| Exercise |
Exactly the lines from the start of the data below through the line that contains "DRINKWATER, L. E.;" are to be copied, with pictures left out.

[[ Material provided, beginning ]]

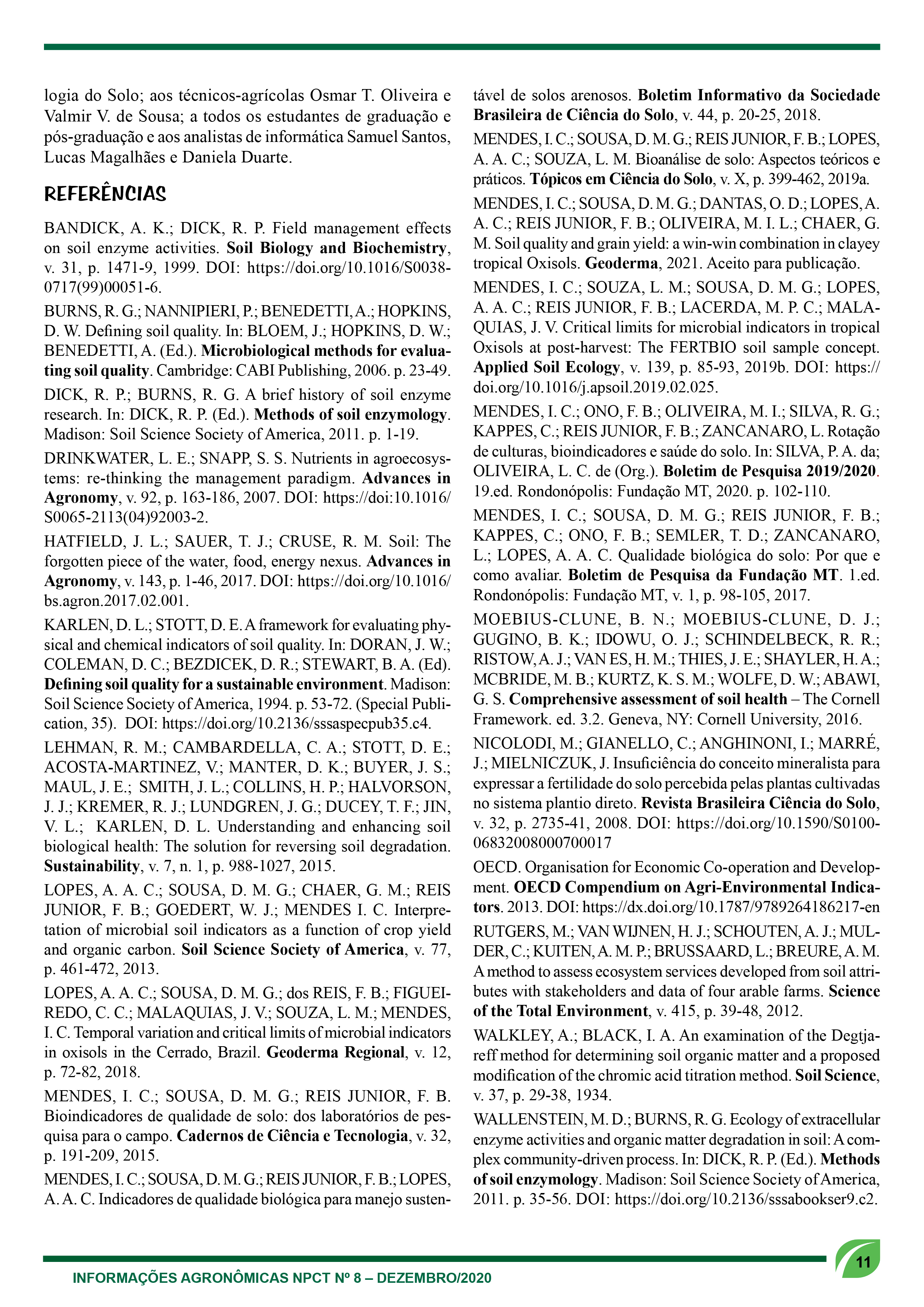 logia do Solo; aos técnicos-agrícolas Osmar T. Oliveira e Valmir V. de Sousa; a todos os estudantes de graduação e pós-graduação e aos analistas de informática Samuel Santos, Lucas Magalhães e Daniela Duarte.

REFERÊNCIAS

BANDICK, A. K.; DICK, R. P. Field management effects on soil enzyme activities. Soil Biology and Biochemistry, v. 31, p. 1471-9, 1999. DOI: https://doi.org/10.1016/S0038-0717(99)00051-6.

BURNS, R. G.; NANNIPIERI, P.; BENEDETTI, A.; HOPKINS, D. W. Defining soil quality. In: BLOEM, J.; HOPKINS, D. W.; BENEDETTI, A. (Ed.). Microbiological methods for evaluating soil quality. Cambridge: CABI Publishing, 2006. p. 23-49.

DICK, R. P.; BURNS, R. G. A brief history of soil enzyme research. In: DICK, R. P. (Ed.). Methods of soil enzymology. Madison: Soil Science Society of America, 2011. p. 1-19.

DRINKWATER, L. E.; SNAPP, S. S. Nutrients in agroecosystems: re-thinking the management paradigm. Advances in Agronomy, v. 92, p. 163-186, 2007. DOI: https://doi:10.1016/S0065-2113(04)92003-2.

HATFIELD, J. L.; SAUER, T. J.; CRUSE, R. M. Soil: The forgotten piece of the water, food, energy nexus. Advances in Agronomy, v. 143, p. 1-46, 2017. DOI: https://doi.org/10.1016/bs.agron.2017.02.001.

KARLEN, D. L.; STOTT, D. E. A framework for evaluating physical and chemical indicators of soil quality. In: DORAN, J. W.; COLEMAN, D. C.; BEZDICEK, D. R.; STEWART, B. A. (Ed). Defining soil quality for a sustainable environment. Madison: Soil Science Society of America, 1994. p. 53-72. (Special Publication, 35). DOI: https://doi.org/10.2136/sssaspecpub35.c4.

LEHMAN, R. M.; CAMBARDELLA, C. A.; STOTT, D. E.; ACOSTA-MARTINEZ, V.; MANTER, D. K.; BUYER, J. S.; MAUL, J. E.; SMITH, J. L.; COLLINS, H. P.; HALVORSON, J. J.; KREMER, R. J.; LUNDGREN, J. G.; DUCEY, T. F.; JIN, V. L.; KARLEN, D. L. Understanding and enhancing soil biological health: The solution for reversing soil degradation. Sustainability, v. 7, n. 1, p. 988-1027, 2015.

LOPES, A. A. C.; SOUSA, D. M. G.; CHAER, G. M.; REIS JUNIOR, F. B.; GOEDERT, W. J.; MENDES I. C. Interpretation of microbial soil indicators as a function of crop yield and organic carbon. Soil Science Society of America, v. 77, p. 461-472, 2013.

LOPES, A. A. C.; SOUSA, D. M. G.; dos REIS, F. B.; FIGUEIREDO, C. C.; MALAQUIAS, J. V.; SOUZA, L. M.; MENDES, I. C. Temporal variation and critical limits of microbial indicators in oxisols in the Cerrado, Brazil. Geoderma Regional, v. 12, p. 72-82, 2018.

MENDES, I. C.; SOUSA, D. M. G.; REIS JUNIOR, F. B. Bioindicadores de qualidade de solo: dos laboratórios de pesquisa para o campo. Cadernos de Ciência e Tecnologia, v. 32, p. 191-209, 2015.

MENDES, I. C.; SOUSA, D. M. G.; REIS JUNIOR, F. B.; LOPES, A. A. C. Indicadores de qualidade biológica para manejo sustentável de solos arenosos. Boletim Informativo da Sociedade Brasileira de Ciência do Solo, v. 44, p. 20-25, 2018.

MENDES, I. C.; SOUSA, D. M. G.; REIS JUNIOR, F. B.; LOPES, A. A. C.; SOUZA, L. M. Bioanálise de solo: Aspectos teóricos e práticos. Tópicos em Ciência do Solo, v. X, p. 399-462, 2019a.

MENDES, I. C.; SOUSA, D. M. G.; DANTAS, O. D.; LOPES, A. A. C.; REIS JUNIOR, F. B.; OLIVEIRA, M. I. L.; CHAER, G. M. Soil quality and grain yield: a win-win combination in clayey tropical Oxisols. Geoderma, 2021. Aceito para publicação.

MENDES, I. C.; SOUZA, L. M.; SOUSA, D. M. G.; LOPES, A. A. C.; REIS JUNIOR, F. B.; LACERDA, M. P. C.; MALAQUIAS, J. V. Critical limits for microbial indicators in tropical Oxisols at post-harvest: The FERTBIO soil sample concept. Applied Soil Ecology, v. 139, p. 85-93, 2019b. DOI: https://doi.org/10.1016/j.apsoil.2019.02.025.

MENDES, I. C.; ONO, F. B.; OLIVEIRA, M. I.; SILVA, R. G.; KAPPES, C.; REIS JUNIOR, F. B.; ZANCANARO, L. Rotação de culturas, bioindicadores e saúde do solo. In: SILVA, P. A. da; OLIVEIRA, L. C. de (Org.). Boletim de Pesquisa 2019/2020. 19.ed. Rondonópolis: Fundação MT, 2020. p. 102-110.

MENDES, I. C.; SOUSA, D. M. G.; REIS JUNIOR, F. B.; KAPPES, C.; ONO, F. B.; SEMLER, T. D.; ZANCANARO, L.; LOPES, A. A. C. Qualidade biológica do solo: Por que e como avaliar. Boletim de Pesquisa da Fundação MT. 1.ed. Rondonópolis: Fundação MT, v. 1, p. 98-105, 2017.

MOEBIUS-CLUNE, B. N.; MOEBIUS-CLUNE, D. J.; GUGINO, B. K.; IDOWU, O. J.; SCHINDELBECK, R. R.; RISTOW, A. J.; VAN ES, H. M.; THIES, J. E.; SHAYLER, H. A.; MCBRIDE, M. B.; KURTZ, K. S. M.; WOLFE, D. W.; ABAWI, G. S. Comprehensive assessment of soil health – The Cornell Framework. ed. 3.2. Geneva, NY: Cornell University, 2016.

NICOLODI, M.; GIANELLO, C.; ANGHINONI, I.; MARRÉ, J.; MIELNICZUK, J. Insuficiência do conceito mineralista para expressar a fertilidade do solo percebida pelas plantas cultivadas no sistema plantio direto. Revista Brasileira Ciência do Solo, v. 32, p. 2735-41, 2008. DOI: https://doi.org/10.1590/S0100-06832008000700017

OECD. Organisation for Economic Co-operation and Development. OECD Compendium on Agri-Environmental Indicators. 2013. DOI: https://dx.doi.org/10.1787/9789264186217-en

RUTGERS, M.; VAN WIJNEN, H. J.; SCHOUTEN, A. J.; MULDER, C.; KUITEN, A. M. P.; BRUSSAARD, L.; BREURE, A. M. A method to assess ecosystem services developed from soil attributes with stakeholders and data of four arable farms. Science of the Total Environment, v. 415, p. 39-48, 2012.

WALKLEY, A.; BLACK, I. A. An examination of the Degtjareff method for determining soil organic matter and a proposed modification of the chromic acid titration method. Soil Science, v. 37, p. 29-38, 1934.

WALLENSTEIN, M. D.; BURNS, R. G. Ecology of extracellular enzyme activities and organic matter degradation in soil: A complex community-driven process. In: DICK, R. P. (Ed.). Methods of soil enzymology. Madison: Soil Science Society of America, 2011. p. 35-56. DOI: https://doi.org/10.2136/sssabookser9.c2.

INFORMAÇÕES AGRONÔMICAS NPCT Nº 8 – DEZEMBRO/2020

11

[[ Material provided, end ]]

| Task result |
 logia do Solo; aos técnicos-agrícolas Osmar T. Oliveira e Valmir V. de Sousa; a todos os estudantes de graduação e pós-graduação e aos analistas de informática Samuel Santos, Lucas Magalhães e Daniela Duarte.

REFERÊNCIAS

BANDICK, A. K.; DICK, R. P. Field management effects on soil enzyme activities. Soil Biology and Biochemistry, v. 31, p. 1471-9, 1999. DOI: https://doi.org/10.1016/S0038-0717(99)00051-6.

BURNS, R. G.; NANNIPIERI, P.; BENEDETTI, A.; HOPKINS, D. W. Defining soil quality. In: BLOEM, J.; HOPKINS, D. W.; BENEDETTI, A. (Ed.). Microbiological methods for evaluating soil quality. Cambridge: CABI Publishing, 2006. p. 23-49.

DICK, R. P.; BURNS, R. G. A brief history of soil enzyme research. In: DICK, R. P. (Ed.). Methods of soil enzymology. Madison: Soil Science Society of America, 2011. p. 1-19.

DRINKWATER, L. E.; SNAPP, S. S. Nutrients in agroecosystems: re-thinking the management paradigm. Advances in Agronomy, v. 92, p. 163-186, 2007. DOI: https://doi:10.1016/S0065-2113(04)92003-2.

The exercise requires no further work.